The request => Reproduce the lines verbatim, from the line that contains "From the green leaf" through the final line, including both.

►

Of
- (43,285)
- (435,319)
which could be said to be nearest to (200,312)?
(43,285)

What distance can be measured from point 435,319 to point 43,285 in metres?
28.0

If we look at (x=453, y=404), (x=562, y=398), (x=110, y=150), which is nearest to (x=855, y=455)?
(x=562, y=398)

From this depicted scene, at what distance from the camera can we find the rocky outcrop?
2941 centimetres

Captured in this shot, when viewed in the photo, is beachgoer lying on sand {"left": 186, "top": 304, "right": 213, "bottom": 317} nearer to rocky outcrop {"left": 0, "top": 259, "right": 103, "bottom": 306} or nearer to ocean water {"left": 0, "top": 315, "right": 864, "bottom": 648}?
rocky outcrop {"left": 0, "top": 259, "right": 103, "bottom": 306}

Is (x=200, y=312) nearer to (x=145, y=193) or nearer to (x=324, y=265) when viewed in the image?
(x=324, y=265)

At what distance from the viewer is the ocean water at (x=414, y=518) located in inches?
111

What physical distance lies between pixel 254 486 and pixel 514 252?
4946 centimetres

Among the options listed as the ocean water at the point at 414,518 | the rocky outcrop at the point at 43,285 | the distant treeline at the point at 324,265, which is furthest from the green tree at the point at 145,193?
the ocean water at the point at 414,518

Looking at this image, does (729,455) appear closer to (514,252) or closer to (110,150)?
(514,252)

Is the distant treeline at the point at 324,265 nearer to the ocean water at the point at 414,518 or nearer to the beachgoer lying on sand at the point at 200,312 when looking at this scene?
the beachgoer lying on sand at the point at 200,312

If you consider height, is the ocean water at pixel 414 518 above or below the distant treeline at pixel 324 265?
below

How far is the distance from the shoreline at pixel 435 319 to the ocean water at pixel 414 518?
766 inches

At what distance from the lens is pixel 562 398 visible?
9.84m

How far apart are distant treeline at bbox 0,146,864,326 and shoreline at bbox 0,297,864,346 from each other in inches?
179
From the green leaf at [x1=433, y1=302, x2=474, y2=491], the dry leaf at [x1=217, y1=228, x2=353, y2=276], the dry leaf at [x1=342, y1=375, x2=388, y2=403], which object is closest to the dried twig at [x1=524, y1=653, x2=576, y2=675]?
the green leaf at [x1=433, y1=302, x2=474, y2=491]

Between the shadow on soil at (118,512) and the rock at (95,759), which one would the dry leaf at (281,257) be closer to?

◄

Output for this task =>
From the green leaf at [x1=433, y1=302, x2=474, y2=491], the dry leaf at [x1=217, y1=228, x2=353, y2=276], the dry leaf at [x1=342, y1=375, x2=388, y2=403], which object is closest to the dried twig at [x1=524, y1=653, x2=576, y2=675]?
the green leaf at [x1=433, y1=302, x2=474, y2=491]

Between the shadow on soil at (118,512) and the rock at (95,759), which one would the dry leaf at (281,257) be closer to?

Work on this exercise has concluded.